I am glad to know that the shadow Minister’s morning was well spent cooking up that line about the Davos ski slopes. What he will know, and what sectors across the economy will know, is that having a stable economy is a prerequisite for the investment we need to get the economy growing. That is why we had to take difficult decisions at the autumn Budget, including those to increase the rate of employer national insurance contributions. Alongside that increase, however, we more than doubled the employment allowance and set out our plans to have permanently lower tax rates for high street RHL properties from April 2026.
A number of small high street businesses will be hit hard by the Government’s jobs tax and the dramatic reduction in business rates relief, and House of Commons Library research that I commissioned shows that from April 2026 the Government’s reforms to business rates could leave small and independent businesses in effect subsidising the big chains. Will the Chancellor meet me and a delegation of small and independent businesses from St Albans so that we can make the case for fairer reforms and for wholesale reform of the broken business rates system?

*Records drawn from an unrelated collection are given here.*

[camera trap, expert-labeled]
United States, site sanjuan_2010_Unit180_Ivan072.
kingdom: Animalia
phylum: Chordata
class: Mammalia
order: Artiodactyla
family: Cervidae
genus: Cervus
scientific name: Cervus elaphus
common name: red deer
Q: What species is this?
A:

One of the problems with the Liberal Democrats is that they support all our spending plans, but they do not support any of the tax changes to fund them. This is a prime example. When we talk about increasing employer national insurance contributions, we acknowledge that that was one of the toughest decisions we took at the Budget, but it was necessary to fix the public finances and provide support for those public services, which I note the Liberal Democrats are very keen to support.